Teknik menggambar ini mirip dengan metode Ferdinand dan Alexander Dupuis di
Perancis, yang dimulai dengan latihan menggambar bentuk-bentuk dasar seperti
garis lurus, miring, lengkung, lingkaran. Tujuan kegiatan menggambar di sini
adalah untuk mendapatkan kesenangan.
Selain
menggambar, di Indonesia juga telah diterapkan pelajaran seni kerajinan. Sejak
tahun 1887 hingga 1889 F Graffland melakukan percobaan pengajaran kerajinan
anyam di sekolah-sekolah di Ambon dan Menado. Oleh karena itu, sejak itu banyak
orang Ambon mengenakan topi anyaman. Pada tahun 1904, J.H. Abendanon mendapat
tugas menyelidiki kerajinan rakyat, dan kemudian menyarankan agar sekolah
rendah memberikan pelajaran menggambar dan menganyam. Selanjutnya, R. Adolf
mendapat tugas dari pemerintah Hindia
Belanda
untuk merencanakan pelajaran kerajinan tangan di sekolah, dan sejak tahun 1926
pelajaran kerajinan tangan mulai diajarkan di sekolah guru (HIK dan
Normaalschool). Beberapa tahun berikutnya para lulusan sekolah ini telah
mengajarkan mata pelajaran tersebut di sekolah-sekolah. R. Adolf membagi
pelajaran kerajinan tangan menjadi tiga jenis: (1) kerajinan tangan pedagogis,
yang berfungsi membantu mata pelajaran lain, (2) kerajinan tangan social,
termasuk membersihkan sekolah dan berkebun, (3) kerajinan tangan sebagai mata
pelajaran khusus yang berdiri sendiri.
Tokoh
bangsa Indonesia yang merintis pendidikan seni rupa adalah Ki Hajar Dewantara
dan Moh.
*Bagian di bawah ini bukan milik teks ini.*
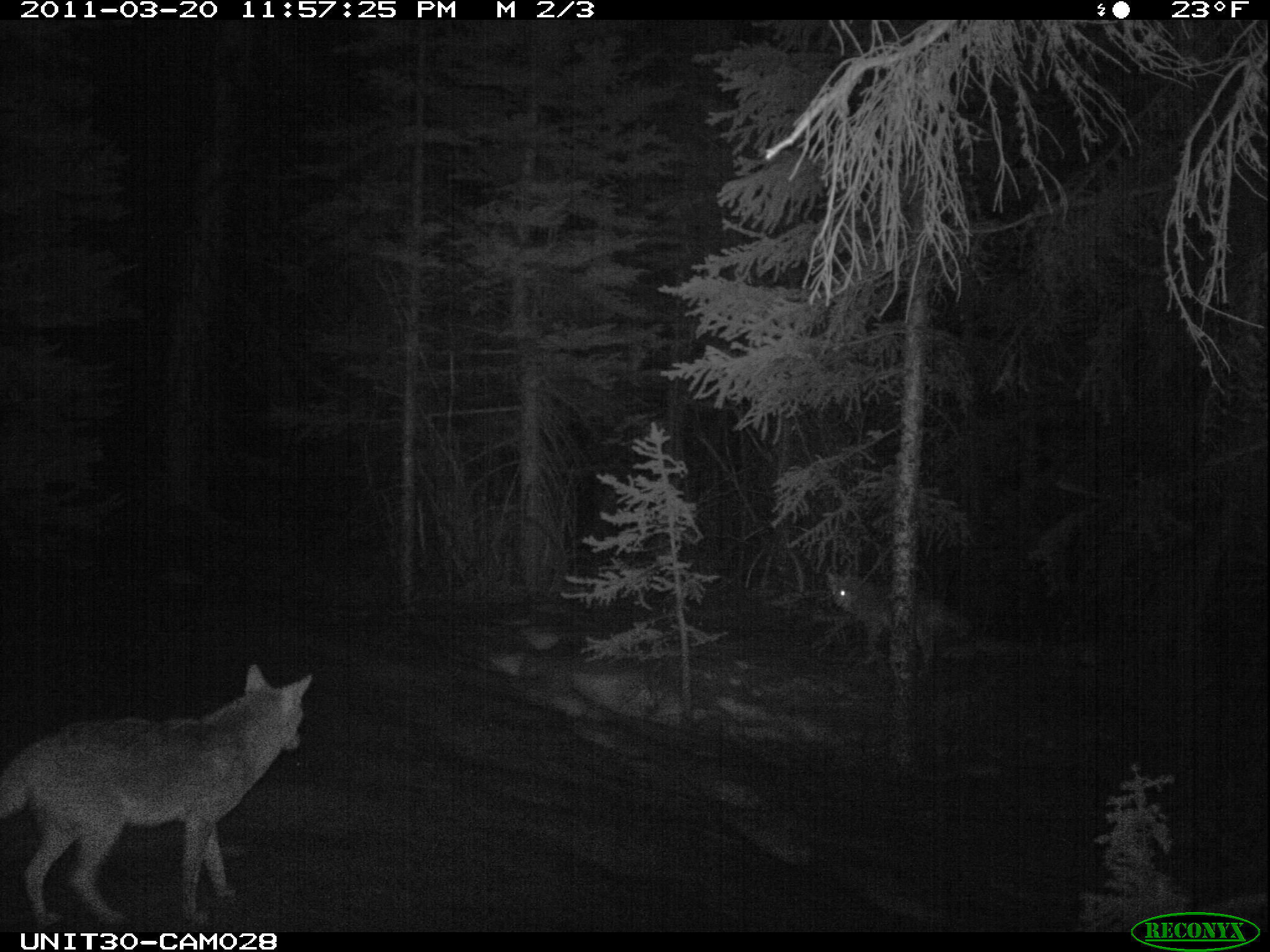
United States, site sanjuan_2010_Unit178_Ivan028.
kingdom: Animalia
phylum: Chordata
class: Mammalia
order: Carnivora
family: Canidae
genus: Canis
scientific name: Canis latrans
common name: coyote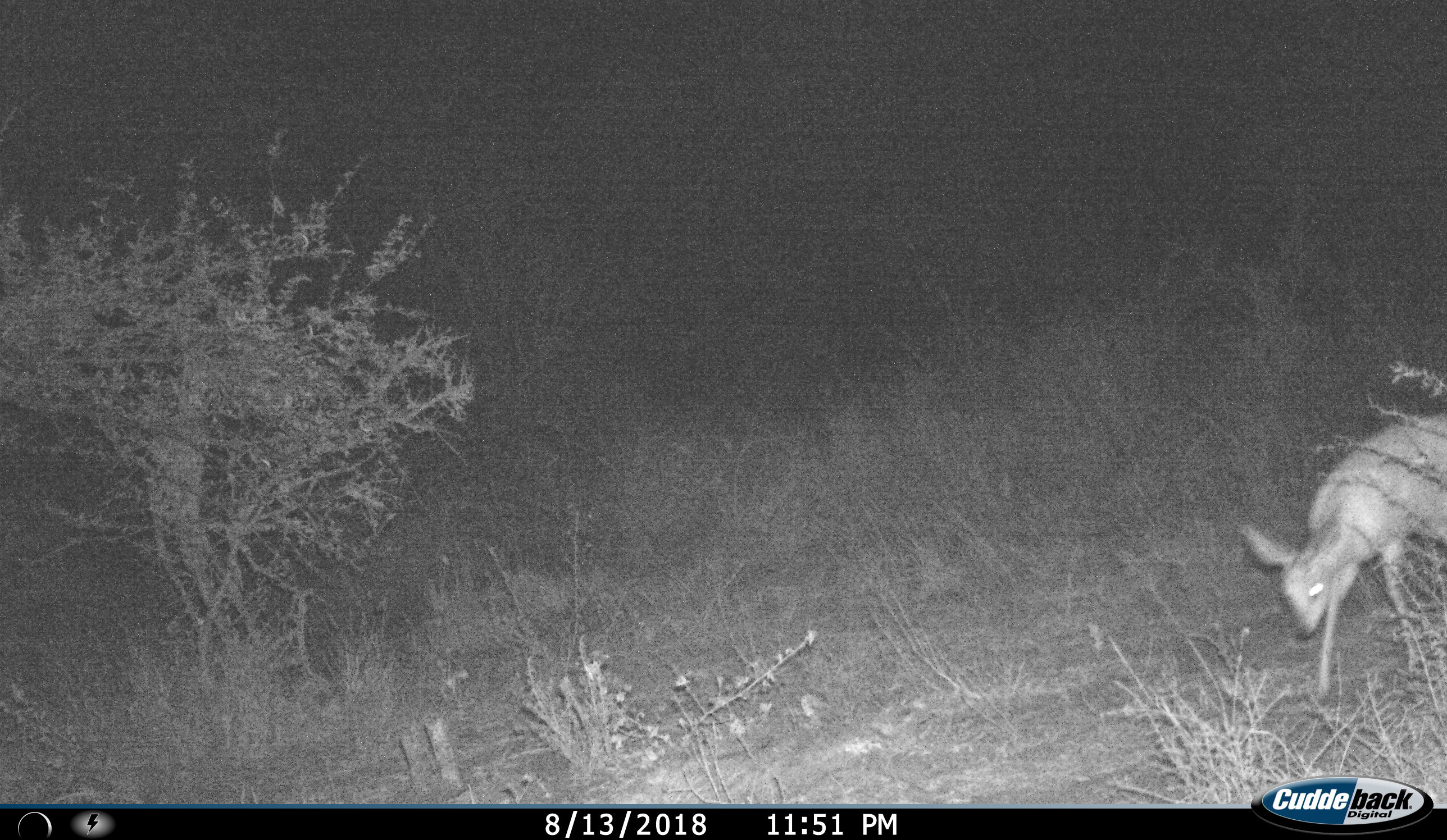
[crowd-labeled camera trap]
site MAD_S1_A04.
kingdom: Animalia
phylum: Chordata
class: Mammalia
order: Artiodactyla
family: Bovidae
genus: Aepyceros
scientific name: Aepyceros melampus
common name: impala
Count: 1.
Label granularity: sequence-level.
Syafei. Mereka mendirikan sekolah sendiri, Ki Hajar Dewantoro
mendirikan sekolah Taman Siswa di Yogyakarta, dan Moh. Syafei mendirikan INS di
Kayutaman, Sumatera Barat. Di kedua sekolah tersebut telah diperhatikan
pelajaran ekspresi, termasuk seni rupa. Pendidikan seni rupa, dalam pengertian
pendidikan moderen, mulai dilaksanakan sejak munculnya kurikulum 1975, yang
didasarkan pada konsep pendidikan melalui seni atau seni sebagai alat
pendidikan. Sesuai dengan konsep ini, pendidikan seni rupa merupakan mata
pelajaran umum, yang diberikan kepada semua siswa baik di sekolah dasar hingga
sekolah menengah. Pendidikan seni rupa merupakan pembaharuan kurikulum
sebelumnya yang lebih menekankan keterampilan.
Dalam
perkembangan pendidikan di Indonesia, terjadi perubahan paradigma pendidikan
dengan munculnya menjadi kurikulum berbasis kompetensi atau kurikulum tahun
tahun 2004, yang masih dilaksanakan secara terbatas. Kurikulum sebelumnya
merupakan kurikulum berbasis isi, dengan garis-garis besar program pengajaran
(GBPP) yang berisi pokok-pokok bahasan materi pelajaran. Kurikulum berbasis
kompetensi berisi standar kompetensi dan kompetensi dasar. Kurikulum 2004
kemudian disempurnakan menjadi Kurikulum 2006, yang didasarkan pada Standar Isi
yang ditetapkan oleh Badan Standar Nasional Pendidikan (BSNP). Kurikulum baru
ini selanjutnya dikenal sebagai kurikulum tingkat satuan pendidikan (KTSP).
B.
Pendidikan Seni Rupa dalam KTSP
Dalam
KTSP, pendidikan seni rupa menjadi bagian dari mata pelajaran Seni Budaya untuk
SMP/MTs dan SMA/MA, dan mata pelajaran Seni Budaya dan Keterampilan untuk
SD/MI. Baik di SD/MI, SMP/MTs, maupun di SMA/MA mata pelajaran seni budaya
diberi alokasi waktu dua jam pelajaran. Mata pelajaran Seni Budaya mencakup
seni rupa, seni musik, seni tari, dan seni teater.
Dalam
Standar Isi disebutkan bahwa pendidikan seni budaya diberikan di sekolah karena
keunikan, kebermaknaan, dan kebermanfaatannya bagi perkembangan peserta didik.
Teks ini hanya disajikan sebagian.